PROBLEM STATEMENT. Exactly as written, please repeat the data that follows, but not the pictures.

DATA PROVIDED.
*-*-*
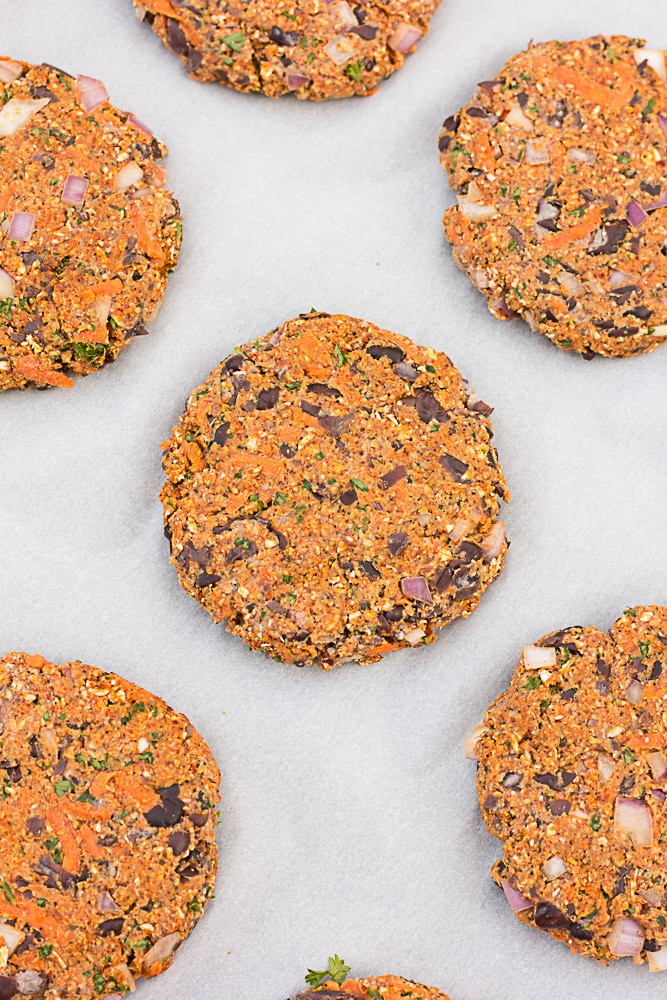 The Best Black Bean Veggie Burger: My favorite veggie burger! Vegan.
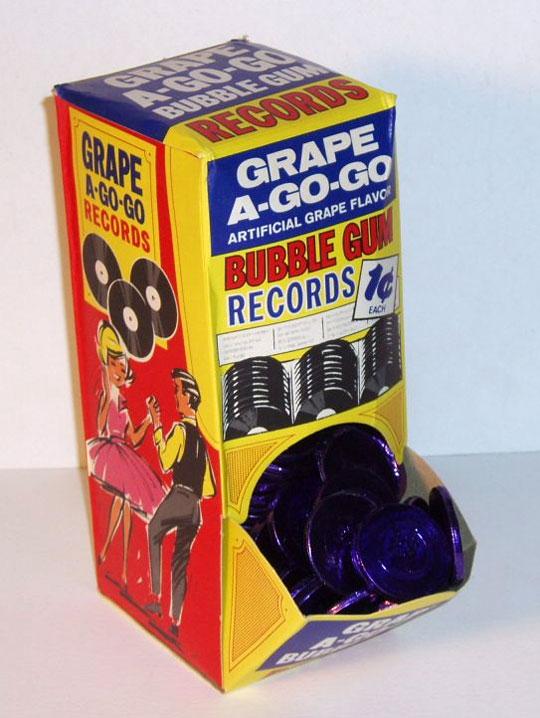 レコードの形をした1960年代のお菓子 / Grape A-Go-Go Bubble Gum Records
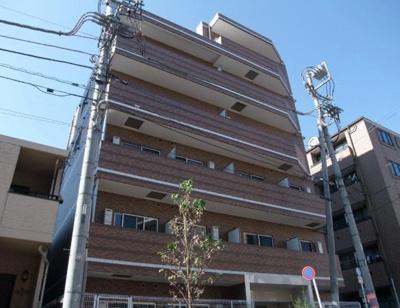 鉄筋コンクリート造のがっしりした建物。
*-*-*
ANSWER SPACE.
 The Best Black Bean Veggie Burger: My favorite veggie burger! Vegan.
 レコードの形をした1960年代のお菓子 / Grape A-Go-Go Bubble Gum Records
 鉄筋コンクリート造のがっしりした建物。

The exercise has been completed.